Seriously: What you can see is far more than what you see!
The title might be a mouthful, but it reflects a fact: In addition to our own eyes, there is a growing number of "mechanical eyes" that help us observe, document, and analyze our surroundings in the world today. This greatly expands and enhances our ability to see. At present, China's public security departments have installed over 20 million surveillance cameras, which generate up to 7,500PB of data a month. If we consider surveillance cameras installed by families and individuals, the rear cameras on our cars for parking, dashboard cameras, and cool consumer electronics products such as GoPro, we are already afloat in a sea of machine vision without even knowing it.
As the name suggests, the core value of machine vision is sensing, analyzing, and making decisions based on images and video on behalf of the human eye and human brain. Even though machine vision is not really a new concept, rapid developments have been made in the past decade, and it is expected to continue developing at a considerable pace for the foreseeable future. This development trend of machine vision benefits from three factors.
The first factor is Moore's law. In terms of hardware, a machine vision system comprises two core devices: One is the CMOS image sensor (the camera), and the other is the processor. Both of these can be made by through a standard CMOS semiconductor process. They are thus "cursed" by Moore's law — that is, the endless pursuit of lower power consumption, lower cost, smaller size, and higher performance — always racing to achieve lower cost of machine vision. Think about the resolution of the camera in an entry level phone today. It might be equal to the image sensor on a middle to high end single lens reflex camera a few years ago. This might be the most direct way users experience Moore's law.
Moore's law is also driving improvements in processor performance, making them capable of complex image processing. In the selection of processor hardware architecture, machine vision developers today have multiple options: They can select a DSP optimized for image processing; ARM+GPU or other graphics processing platforms; and there is also programmable logic heterogeneous system architecture based on ARM+FPGA (such as Xilinx Zynq 7000). Even a mainstream ARM general-purpose processor with an optimized algorithm can be used for many machine vision applications. Obtaining a machine vision processor with a higher cost-performance ratio is only a matter of time for users.
The second factor driving the rapid development of machine vision is the growing abundance of algorithms and software resources. You can say Moore's law "kidnapped" the hardware and lowered the threshold for using machine vision, but to allow machine to truly operate like the "human eye + human brain," or even operate with better performance and efficiency, the software is also required. In the last century, developing machine vision algorithms and software was definitely brain intensive work, and companies did not dare get into the business without a few PhDs on staff. The situation changed in 2000, the year Intel announced OpenCV, which is a cross-platform machine vision library released under the open-source BSD license. Developers can conveniently implement a variety of general-purpose algorithms for image and vision processing using a series of C/C++ functions. Starting at that time, functions and algorithms have been optimized for different machine vision applications based on the constantly updated OpenCV, making transplant and operation on embedded processors even easier. This has led to the gradual formation of a complete machine vision software ecosystem. At the same time, many commercial software development tools also began offering graphics processing functions, making the development of machine vision applications even more accessible.

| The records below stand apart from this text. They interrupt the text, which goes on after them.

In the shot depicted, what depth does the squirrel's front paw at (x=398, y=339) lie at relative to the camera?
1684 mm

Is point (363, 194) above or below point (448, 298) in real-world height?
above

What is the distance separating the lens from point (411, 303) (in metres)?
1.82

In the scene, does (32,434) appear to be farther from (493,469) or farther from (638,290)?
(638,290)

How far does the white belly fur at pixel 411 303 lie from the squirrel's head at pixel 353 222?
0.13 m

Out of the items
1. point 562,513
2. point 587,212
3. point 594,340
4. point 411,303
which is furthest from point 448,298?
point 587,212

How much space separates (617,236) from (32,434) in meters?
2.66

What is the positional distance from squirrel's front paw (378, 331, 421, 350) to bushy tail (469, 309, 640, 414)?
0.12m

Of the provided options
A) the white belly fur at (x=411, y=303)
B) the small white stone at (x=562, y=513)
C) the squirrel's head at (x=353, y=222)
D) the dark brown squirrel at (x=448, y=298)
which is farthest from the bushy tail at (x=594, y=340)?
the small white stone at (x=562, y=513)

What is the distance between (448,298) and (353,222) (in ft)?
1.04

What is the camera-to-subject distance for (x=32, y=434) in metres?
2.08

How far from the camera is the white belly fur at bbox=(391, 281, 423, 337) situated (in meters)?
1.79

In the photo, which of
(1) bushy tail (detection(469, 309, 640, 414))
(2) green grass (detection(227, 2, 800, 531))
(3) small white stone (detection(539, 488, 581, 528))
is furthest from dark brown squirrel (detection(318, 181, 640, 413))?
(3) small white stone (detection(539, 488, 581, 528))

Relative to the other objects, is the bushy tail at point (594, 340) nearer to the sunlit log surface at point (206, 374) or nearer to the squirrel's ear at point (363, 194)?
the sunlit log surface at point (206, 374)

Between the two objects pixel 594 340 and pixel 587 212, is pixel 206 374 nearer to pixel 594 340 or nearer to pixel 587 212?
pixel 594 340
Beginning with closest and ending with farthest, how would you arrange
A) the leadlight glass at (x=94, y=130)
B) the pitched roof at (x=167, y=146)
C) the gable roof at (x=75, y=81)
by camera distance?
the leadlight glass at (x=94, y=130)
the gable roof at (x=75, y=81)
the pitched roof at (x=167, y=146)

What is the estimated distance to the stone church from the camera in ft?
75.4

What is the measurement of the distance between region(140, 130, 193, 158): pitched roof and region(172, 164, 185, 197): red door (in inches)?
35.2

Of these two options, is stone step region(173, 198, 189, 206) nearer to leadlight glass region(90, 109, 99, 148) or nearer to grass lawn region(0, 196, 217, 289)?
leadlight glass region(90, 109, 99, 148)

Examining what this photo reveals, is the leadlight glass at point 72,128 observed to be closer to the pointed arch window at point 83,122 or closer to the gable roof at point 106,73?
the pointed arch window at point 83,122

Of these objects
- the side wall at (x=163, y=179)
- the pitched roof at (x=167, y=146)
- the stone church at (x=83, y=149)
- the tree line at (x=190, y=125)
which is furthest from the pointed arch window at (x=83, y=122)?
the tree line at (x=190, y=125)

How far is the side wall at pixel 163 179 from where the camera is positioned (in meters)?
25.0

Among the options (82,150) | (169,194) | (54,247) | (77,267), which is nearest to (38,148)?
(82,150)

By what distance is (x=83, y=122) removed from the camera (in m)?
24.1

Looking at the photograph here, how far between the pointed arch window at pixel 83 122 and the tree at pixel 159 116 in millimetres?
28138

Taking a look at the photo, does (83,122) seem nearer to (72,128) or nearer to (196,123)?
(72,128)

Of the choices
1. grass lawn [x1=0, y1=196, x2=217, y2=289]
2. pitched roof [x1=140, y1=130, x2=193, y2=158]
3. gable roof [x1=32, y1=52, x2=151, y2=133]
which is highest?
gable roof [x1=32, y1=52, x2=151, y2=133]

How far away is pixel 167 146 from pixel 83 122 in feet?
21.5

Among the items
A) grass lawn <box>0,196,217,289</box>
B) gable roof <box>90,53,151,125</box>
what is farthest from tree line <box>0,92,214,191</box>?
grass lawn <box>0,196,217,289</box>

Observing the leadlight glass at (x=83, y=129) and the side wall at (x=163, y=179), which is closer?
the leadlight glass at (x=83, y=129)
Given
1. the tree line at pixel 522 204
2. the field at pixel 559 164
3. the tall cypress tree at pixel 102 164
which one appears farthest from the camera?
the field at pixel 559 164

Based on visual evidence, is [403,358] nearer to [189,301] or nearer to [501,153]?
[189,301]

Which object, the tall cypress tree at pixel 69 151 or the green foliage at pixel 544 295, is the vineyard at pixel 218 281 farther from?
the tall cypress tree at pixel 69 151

Figure 1, the Blackfin embedded vision starter kit provided by Avnet includes complete hardware and software resources to help machine vision developers get started quickly
It can be said that the maturity of the hardware and software ecosystem is what enabled the rapid expansion of machine vision applications over the last decade. Next, making machine vision "smarter" will be main demand for future development. The third factor — artificial intelligence — plays a crucial role in this process. Using core technologies of artificial intelligence, such as deep learning, machine vision will gain the ability to learn by itself and evolve, constantly enhancing its capabilities to make itself even "smarter."
A classic approach to combining artificial intelligence with machine vision is uploading collected data to the cloud, and then training a powerful "brain" that is capable of evolving through data analysis and autonomous learning in the cloud. Meanwhile, there are also people considering directly training machine vision terminals on the basis of their growingly powerful performance. This allows deep learning algorithms to directly make their way into end products, and make products real-time with better accuracy and reliability. It also avoids potential security issues with protecting privacy in the cloud. No matter how you look at it, successful application will undoubtedly have a profound effect on the future of machine vision.
To sum up, in the world of machines, the work of the human eye, or at least part of it, has become a simple repetitive laborious task. With the combined effects of numerous factors, the process of machine vision replacing and even surpassing human vision can no longer be stopped.